Here we see that St. Paul wants others to imitate him, just as he was striving to imitate Christ. It’s not an “either or” approach here—either the saints or God—but a “both and” attitude: Imitate Christ and imitate those who were exemplary in imitating Him.
This, of course, is what the Catholic Church is doing when it encourages devotion to Mary and the saints. They are the models for us in Christian sanctity, heroism, and fidelity to Christ’s Gospel. When we focus our attention on the saints, we are simply carrying out the excellent advice given to us by St. Paul.
Third, notice that St. Paul tells his readers that they (like we) should “do” (i.e., practice and believe) the things they saw and learned from him. What were these things?

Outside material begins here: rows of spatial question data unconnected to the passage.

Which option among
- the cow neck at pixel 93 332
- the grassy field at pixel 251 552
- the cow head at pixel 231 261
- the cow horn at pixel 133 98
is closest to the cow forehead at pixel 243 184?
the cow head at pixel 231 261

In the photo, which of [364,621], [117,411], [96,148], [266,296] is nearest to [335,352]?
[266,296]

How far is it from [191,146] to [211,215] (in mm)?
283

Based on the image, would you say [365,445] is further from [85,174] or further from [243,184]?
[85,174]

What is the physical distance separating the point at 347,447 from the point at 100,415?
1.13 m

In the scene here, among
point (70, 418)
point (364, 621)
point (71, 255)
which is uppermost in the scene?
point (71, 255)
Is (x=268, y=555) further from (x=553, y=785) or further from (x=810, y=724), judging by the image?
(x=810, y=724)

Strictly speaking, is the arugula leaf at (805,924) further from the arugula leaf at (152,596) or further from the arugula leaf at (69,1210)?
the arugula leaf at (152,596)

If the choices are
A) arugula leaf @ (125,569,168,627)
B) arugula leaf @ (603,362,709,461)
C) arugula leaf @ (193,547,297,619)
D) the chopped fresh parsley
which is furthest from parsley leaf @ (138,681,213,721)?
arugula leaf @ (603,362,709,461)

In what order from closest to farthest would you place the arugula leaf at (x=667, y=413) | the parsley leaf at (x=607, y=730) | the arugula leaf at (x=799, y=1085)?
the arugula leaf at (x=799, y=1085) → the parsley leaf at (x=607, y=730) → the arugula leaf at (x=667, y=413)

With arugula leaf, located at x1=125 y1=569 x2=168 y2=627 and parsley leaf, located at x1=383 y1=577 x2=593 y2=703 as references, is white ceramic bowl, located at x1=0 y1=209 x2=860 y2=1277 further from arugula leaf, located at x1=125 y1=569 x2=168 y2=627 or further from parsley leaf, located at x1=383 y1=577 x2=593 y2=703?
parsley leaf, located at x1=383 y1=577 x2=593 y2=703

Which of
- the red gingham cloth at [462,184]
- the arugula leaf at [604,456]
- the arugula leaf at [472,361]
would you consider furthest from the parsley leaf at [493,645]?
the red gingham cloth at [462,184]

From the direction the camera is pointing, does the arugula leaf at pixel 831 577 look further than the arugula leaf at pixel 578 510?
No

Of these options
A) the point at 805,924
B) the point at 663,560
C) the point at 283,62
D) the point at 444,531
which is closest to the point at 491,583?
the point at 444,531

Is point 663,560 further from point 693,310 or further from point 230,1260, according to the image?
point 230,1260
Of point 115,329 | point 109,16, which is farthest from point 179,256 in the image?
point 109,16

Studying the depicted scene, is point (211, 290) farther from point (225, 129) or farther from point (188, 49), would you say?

In the realm of imitating virtue, St. Paul showed himself to be zealous, diligent, brave, charitable, prayerful, kind, joyful, full of faith, a lover of Scripture and the Church and, above all, unswerving in his love for Christ.
These are precisely the things each of us is called to be, and St. Paul holds himself out as an example. Remember that he was not merely telling his first-century readers to meditate on his example and follow it. The Holy Spirit inspired those words and preserved them in the Church for us. This means that you and I are called to focus our thoughts on all the saints—God’s friends—as models for us to follow:
Remember your leaders, those who spoke to you the word of God; consider the outcome of their life, and imitate their faith (Heb. 13:7).
In the realm of “doing” the things St. Paul handed on,[6] we see the whole body of apostolic doctrine and practice that he received from the Lord and handed on to the Church. Part of the reason Catholics emphasize devotion to the saints is that we see in them a profound understanding of and fidelity to the doctrines of the Faith, doctrines handed down to them from Christ and the apostles and which they, in turn, handed down to us in their writings, preaching, and exemplary lives.
Scripture is clear that honoring the Blessed Virgin Mary and the saints is good and pleasing to God. But it’s equally clear that God is displeased when someone goes beyond the proper honor due to the Blessed Virgin Mary (hyperdulia) and the saints (dulia) and crosses into the idolatry of worshipping them as gods. To see how to admonish those who fall into this error, consider the case of the angel who rebuked John for his temptation to idolatry:
At this I fell at his feet to worship him. But he said to me, “Do not do it! I am a fellow servant with you and with your brothers who hold to the testimony of Jesus. Worship God!” (Rev. 19:10).
Our Lady herself would say this to any who would seek to worship her.